Quoted passage:
-------------------------

This is the version I want, however, in my C:\Program Files\Microsoft Visual Studio 8\ReportViewer folder, the assemblies are still version 8.0.50727.42 which is the old version.

Can someone explain to me what is the GAC and what is the C:\Program Files\Microsoft Visual Studio 8\ReportViewer folder? Because at the moment, my project seems to only be able to take precedence the assembles that are in the C:\Program Files\Microsoft Visual Studio 8\ReportViewer, over the GAC.

I am unable to reference the 8.0.50727.817 version of the ReportViewer in the GAC in my project...
 
Is the toolbox updated to use the new control? If not you should be able to select in "choose toobox items" dialog from .Net tab. Global Assembly Cache is a cache that points to different assemblies in filesystem, multiple versions of an assembly can be registered. During development it is the filesystem file that is mapped and used, but by default it is not copied to the project output folder, during runtime your project calls the GAC assembly and uses that. If your project is referencing the old version that is still used, unless the publisher has registered a special version mapper in GAC, but in many cases publishers of GAC assemblies just install all versions side-by-side so consumer can choose version. Especially for breaking changes in the library this would be preferred.
 
i ended up having to go into the GAC and manually copy these assemblies into my reference directory and then reference these copies.

I have a question. What is the benefit of using the GAC copy of an assembly? I mean, it just sounds so much easier for deployment purposes to deploy your reference assemblies with your project.

-------------------------

Stored data:
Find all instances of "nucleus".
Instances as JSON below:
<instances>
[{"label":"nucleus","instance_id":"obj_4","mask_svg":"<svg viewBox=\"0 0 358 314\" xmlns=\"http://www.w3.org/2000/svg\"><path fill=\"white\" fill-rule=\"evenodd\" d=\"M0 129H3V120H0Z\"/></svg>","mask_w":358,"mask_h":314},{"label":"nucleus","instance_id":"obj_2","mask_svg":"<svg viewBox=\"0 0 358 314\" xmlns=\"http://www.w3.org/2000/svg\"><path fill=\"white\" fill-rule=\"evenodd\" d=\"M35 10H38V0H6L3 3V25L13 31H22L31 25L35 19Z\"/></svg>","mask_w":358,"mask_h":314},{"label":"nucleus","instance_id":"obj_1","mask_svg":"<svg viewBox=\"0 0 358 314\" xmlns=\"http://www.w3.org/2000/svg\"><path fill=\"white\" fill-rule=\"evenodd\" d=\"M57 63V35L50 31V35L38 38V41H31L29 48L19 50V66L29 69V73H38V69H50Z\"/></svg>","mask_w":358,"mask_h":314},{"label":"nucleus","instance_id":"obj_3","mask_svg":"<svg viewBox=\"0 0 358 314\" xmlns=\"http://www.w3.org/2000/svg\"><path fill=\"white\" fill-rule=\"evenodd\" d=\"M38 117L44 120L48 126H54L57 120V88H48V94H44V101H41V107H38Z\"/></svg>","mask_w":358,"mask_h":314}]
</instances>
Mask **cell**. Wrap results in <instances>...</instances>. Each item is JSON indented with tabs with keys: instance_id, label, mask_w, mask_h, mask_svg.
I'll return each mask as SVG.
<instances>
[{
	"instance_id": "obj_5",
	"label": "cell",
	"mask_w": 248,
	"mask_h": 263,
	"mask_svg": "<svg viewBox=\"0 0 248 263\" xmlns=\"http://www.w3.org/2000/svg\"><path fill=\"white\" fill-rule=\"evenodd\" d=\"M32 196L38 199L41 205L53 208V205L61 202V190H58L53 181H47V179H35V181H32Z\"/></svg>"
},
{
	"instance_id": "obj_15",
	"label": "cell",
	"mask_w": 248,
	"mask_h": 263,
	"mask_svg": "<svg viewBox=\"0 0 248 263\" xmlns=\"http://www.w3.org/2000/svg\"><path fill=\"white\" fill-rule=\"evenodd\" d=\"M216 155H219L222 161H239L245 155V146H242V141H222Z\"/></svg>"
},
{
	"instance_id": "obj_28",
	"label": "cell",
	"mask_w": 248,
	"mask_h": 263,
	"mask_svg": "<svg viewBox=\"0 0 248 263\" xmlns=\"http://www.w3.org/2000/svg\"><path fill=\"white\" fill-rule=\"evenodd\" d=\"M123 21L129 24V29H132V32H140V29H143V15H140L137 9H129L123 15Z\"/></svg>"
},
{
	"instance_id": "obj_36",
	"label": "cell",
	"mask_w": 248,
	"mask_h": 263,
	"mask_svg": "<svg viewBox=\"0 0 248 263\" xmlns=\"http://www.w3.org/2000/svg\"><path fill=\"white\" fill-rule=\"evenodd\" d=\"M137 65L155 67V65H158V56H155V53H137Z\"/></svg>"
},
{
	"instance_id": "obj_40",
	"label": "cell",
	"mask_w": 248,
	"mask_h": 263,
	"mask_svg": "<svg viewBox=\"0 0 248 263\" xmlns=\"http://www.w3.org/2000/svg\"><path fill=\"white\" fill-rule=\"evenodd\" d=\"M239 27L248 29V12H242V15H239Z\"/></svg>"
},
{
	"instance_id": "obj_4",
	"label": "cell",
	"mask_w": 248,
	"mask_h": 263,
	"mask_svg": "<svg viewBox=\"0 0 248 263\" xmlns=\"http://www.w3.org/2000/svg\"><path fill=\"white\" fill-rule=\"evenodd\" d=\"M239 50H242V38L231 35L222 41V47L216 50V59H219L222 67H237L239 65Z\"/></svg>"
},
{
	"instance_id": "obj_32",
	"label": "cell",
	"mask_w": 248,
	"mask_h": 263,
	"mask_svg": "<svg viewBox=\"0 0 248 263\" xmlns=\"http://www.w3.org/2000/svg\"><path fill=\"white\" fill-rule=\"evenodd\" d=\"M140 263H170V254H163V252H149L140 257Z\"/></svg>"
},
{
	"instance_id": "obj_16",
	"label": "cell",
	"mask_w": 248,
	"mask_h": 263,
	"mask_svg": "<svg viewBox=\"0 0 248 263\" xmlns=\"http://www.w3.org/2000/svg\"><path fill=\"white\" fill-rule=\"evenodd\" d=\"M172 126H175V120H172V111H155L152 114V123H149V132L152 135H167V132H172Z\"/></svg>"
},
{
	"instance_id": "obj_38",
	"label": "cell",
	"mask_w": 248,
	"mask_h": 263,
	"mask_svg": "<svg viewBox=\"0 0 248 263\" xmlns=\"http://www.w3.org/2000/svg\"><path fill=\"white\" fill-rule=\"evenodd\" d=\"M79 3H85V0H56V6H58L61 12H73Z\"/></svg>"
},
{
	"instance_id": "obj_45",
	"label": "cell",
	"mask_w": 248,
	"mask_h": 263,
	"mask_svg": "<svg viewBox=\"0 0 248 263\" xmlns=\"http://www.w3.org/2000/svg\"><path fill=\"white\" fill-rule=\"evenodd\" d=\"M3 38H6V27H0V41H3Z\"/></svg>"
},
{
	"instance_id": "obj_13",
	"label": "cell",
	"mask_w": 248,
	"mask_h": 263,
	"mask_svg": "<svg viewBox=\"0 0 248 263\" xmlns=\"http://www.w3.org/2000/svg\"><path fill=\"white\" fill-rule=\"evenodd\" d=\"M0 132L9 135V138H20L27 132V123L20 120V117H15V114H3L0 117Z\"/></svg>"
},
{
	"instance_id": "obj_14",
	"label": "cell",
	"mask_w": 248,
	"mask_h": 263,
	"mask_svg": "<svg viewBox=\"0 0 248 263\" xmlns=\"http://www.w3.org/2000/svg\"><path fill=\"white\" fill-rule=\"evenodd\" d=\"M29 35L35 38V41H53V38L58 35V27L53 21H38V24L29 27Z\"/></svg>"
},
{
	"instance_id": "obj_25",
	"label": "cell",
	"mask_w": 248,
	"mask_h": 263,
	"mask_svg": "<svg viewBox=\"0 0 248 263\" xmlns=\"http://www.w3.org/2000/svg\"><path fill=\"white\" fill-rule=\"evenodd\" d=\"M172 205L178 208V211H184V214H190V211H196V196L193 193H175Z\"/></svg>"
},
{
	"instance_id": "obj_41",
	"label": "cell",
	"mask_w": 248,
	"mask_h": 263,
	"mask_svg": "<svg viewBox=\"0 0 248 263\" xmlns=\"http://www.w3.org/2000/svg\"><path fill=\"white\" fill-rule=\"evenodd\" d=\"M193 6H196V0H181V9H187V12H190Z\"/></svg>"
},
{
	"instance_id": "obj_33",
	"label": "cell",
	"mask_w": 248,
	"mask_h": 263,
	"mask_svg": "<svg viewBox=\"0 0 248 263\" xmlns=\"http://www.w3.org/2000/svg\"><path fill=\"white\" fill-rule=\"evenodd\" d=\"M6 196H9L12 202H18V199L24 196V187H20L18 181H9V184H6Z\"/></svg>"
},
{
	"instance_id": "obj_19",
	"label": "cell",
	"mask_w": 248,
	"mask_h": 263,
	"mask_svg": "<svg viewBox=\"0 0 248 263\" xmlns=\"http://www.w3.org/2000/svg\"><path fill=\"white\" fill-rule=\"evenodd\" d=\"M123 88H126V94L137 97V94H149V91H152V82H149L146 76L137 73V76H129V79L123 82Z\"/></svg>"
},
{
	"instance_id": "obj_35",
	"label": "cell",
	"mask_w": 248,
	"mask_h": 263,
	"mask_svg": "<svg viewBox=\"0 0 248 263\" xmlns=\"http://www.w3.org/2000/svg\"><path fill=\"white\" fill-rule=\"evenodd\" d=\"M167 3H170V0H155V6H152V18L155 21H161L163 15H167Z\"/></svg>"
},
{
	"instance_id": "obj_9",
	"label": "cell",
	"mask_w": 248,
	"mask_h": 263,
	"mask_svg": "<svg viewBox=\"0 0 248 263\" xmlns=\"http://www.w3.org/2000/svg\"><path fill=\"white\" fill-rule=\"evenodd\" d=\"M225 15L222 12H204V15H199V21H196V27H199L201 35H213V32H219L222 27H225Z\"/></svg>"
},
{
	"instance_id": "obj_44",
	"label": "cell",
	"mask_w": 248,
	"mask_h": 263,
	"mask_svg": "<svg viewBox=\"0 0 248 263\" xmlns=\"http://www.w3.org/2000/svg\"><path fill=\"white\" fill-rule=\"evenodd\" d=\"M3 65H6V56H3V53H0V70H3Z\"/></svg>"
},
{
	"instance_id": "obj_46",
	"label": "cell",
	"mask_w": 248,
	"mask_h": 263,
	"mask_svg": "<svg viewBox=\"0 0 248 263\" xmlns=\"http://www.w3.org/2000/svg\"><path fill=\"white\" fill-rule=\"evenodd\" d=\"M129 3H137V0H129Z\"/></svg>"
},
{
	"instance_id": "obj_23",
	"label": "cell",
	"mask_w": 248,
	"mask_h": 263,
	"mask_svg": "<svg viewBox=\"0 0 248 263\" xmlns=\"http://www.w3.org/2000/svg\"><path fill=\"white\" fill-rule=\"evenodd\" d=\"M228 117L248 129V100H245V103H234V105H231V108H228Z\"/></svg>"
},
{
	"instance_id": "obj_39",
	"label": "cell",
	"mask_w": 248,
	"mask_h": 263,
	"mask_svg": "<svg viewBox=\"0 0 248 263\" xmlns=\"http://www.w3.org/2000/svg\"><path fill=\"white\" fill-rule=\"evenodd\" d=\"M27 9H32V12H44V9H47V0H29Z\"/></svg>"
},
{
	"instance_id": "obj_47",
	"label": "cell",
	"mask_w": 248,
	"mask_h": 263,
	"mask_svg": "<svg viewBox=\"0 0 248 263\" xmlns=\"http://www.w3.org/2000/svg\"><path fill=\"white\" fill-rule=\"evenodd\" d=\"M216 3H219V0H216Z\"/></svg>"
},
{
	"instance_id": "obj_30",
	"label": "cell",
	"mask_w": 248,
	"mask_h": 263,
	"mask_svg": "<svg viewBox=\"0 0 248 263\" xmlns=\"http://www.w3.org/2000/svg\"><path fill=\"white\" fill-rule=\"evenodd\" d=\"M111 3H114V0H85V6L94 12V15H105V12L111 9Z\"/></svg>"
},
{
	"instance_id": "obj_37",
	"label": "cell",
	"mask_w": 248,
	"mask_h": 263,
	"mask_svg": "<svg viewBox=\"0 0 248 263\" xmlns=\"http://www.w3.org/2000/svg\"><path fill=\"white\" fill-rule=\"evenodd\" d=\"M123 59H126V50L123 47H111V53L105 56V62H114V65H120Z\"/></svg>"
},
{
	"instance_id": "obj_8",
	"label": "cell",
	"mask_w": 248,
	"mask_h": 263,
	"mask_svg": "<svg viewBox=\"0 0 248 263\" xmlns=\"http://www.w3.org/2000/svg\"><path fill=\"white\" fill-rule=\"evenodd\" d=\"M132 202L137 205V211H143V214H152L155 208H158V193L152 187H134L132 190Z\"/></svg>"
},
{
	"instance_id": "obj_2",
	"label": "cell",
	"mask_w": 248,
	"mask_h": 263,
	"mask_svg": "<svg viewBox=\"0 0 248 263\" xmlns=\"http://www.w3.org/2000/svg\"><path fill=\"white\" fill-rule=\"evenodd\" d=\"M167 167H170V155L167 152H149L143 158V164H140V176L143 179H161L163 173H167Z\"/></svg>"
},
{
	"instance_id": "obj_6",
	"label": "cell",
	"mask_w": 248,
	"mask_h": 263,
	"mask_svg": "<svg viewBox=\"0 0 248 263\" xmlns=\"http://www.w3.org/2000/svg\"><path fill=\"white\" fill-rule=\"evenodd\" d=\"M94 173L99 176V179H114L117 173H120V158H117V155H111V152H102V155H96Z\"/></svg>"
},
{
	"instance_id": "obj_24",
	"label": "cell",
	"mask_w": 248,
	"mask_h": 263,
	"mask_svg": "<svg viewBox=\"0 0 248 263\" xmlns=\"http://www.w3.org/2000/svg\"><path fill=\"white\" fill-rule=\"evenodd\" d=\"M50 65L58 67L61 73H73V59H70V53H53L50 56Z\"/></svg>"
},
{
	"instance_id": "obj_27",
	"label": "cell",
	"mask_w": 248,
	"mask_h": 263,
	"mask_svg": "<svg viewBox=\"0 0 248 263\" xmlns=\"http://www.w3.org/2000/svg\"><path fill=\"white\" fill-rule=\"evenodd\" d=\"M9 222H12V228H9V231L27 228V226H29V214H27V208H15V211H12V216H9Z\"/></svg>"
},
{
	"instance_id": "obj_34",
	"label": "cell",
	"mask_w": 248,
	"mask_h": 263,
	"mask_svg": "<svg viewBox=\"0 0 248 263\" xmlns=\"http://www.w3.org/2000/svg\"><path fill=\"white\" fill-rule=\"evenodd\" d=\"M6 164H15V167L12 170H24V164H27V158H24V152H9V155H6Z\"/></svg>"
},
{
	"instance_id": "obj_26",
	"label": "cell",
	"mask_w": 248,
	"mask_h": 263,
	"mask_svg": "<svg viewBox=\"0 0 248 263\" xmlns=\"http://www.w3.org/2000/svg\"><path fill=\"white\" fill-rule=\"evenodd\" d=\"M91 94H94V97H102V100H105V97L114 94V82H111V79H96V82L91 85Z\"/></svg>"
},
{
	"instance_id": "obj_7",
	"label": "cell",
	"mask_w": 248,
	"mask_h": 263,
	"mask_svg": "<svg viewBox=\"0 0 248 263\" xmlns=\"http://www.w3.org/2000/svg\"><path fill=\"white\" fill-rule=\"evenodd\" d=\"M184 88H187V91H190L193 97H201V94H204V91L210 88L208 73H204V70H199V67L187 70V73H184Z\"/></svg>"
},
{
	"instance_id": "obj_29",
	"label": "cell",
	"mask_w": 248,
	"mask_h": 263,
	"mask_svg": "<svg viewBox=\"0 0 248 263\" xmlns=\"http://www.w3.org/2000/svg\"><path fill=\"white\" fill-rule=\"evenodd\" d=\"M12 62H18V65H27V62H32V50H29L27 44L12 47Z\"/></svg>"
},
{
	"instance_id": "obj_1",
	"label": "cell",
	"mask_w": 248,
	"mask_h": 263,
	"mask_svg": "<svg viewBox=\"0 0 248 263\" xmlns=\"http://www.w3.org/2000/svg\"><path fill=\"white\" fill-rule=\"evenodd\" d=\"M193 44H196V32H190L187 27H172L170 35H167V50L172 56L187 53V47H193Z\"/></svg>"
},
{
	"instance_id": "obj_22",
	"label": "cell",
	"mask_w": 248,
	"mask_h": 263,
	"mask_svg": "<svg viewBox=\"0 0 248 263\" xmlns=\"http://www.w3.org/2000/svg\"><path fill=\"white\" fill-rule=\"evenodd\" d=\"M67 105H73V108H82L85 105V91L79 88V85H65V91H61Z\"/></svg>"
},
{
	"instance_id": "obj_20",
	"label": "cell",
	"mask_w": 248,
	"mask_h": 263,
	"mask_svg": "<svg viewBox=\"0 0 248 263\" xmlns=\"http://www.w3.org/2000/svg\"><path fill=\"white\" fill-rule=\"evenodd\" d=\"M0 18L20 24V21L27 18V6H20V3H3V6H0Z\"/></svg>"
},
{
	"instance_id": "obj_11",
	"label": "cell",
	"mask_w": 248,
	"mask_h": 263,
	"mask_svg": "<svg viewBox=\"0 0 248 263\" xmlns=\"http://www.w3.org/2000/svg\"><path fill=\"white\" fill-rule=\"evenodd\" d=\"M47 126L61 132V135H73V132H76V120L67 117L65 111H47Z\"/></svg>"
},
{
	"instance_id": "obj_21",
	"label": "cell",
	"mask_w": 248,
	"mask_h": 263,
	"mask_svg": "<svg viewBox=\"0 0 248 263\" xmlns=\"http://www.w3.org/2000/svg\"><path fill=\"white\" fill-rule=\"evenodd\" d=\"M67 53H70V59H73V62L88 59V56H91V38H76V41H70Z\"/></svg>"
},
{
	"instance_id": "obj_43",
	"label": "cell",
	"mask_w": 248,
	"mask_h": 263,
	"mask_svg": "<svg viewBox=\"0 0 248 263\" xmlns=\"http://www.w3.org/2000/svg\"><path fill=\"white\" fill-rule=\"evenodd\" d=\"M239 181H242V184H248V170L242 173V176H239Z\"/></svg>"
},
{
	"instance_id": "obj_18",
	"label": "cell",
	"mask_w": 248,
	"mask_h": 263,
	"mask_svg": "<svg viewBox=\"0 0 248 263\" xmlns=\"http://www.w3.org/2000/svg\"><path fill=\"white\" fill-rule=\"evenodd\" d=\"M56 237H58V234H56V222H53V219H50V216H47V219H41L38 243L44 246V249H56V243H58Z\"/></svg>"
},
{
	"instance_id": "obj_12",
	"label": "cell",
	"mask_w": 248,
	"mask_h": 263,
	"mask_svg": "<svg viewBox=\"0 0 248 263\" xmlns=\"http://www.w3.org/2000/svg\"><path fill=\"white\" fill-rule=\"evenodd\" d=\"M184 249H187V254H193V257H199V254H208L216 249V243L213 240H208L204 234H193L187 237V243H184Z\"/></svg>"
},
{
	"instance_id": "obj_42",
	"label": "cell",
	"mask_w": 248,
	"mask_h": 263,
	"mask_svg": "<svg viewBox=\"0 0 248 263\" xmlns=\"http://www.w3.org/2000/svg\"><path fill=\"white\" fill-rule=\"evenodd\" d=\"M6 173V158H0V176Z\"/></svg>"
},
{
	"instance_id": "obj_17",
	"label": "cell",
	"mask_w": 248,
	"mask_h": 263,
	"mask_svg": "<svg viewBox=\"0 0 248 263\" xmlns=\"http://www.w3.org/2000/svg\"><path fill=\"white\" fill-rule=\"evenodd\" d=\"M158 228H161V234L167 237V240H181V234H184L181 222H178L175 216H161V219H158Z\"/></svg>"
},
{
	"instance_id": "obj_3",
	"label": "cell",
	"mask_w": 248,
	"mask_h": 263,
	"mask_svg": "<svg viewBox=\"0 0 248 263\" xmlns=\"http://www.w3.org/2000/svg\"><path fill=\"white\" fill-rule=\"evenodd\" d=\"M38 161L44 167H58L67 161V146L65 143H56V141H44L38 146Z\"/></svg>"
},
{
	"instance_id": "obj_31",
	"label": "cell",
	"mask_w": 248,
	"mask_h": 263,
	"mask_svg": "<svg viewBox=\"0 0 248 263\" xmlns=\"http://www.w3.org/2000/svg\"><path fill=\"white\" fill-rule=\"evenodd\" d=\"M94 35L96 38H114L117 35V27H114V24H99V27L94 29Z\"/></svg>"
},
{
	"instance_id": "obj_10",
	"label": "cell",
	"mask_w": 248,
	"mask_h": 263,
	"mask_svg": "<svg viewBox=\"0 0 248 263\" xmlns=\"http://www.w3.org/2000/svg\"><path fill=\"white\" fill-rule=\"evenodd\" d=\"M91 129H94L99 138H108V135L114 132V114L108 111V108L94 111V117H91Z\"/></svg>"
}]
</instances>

-------------------------

Work item:
Carry on the forum discussion about ReportViewer assemblies and the Global Assembly Cache, starting after its final post.

Response below:
In that case, you do not need to manually install things like reportViewer or enterprise library assemblies into different servers. And there is no confusion over different versions of the same assembly from different applications installed on the server. Is there some sort of performance gain or something from installing in the GAC?
 
i ended up having to go into the GAC and manually copy these assemblies into my reference directory and then reference these copies.
By the sound of it, you are not using that library correctly. The control is added from Toolbox which adds correct references (and does not copy the libraries locally). If multiple versions exist and Toolbox reference isn't updated you have manually update Toolbox first.

Without GAC you would need one copy of the .Net Framework library for each application. GAC works best for such libraries shared among many consumers, otherwise use of private assemblies is encouraged.

There is no confusion about versioning in GAC, each assembly has a strong name and only one version will match (or the publisher has issued a version compability policy).

Basically there isn't any performance gains in the GAC as such, but initial references are resolved from the cache first, also GAC assemblies are often installed in Native Image Cache which improves performance by removing the JIT compilation stage.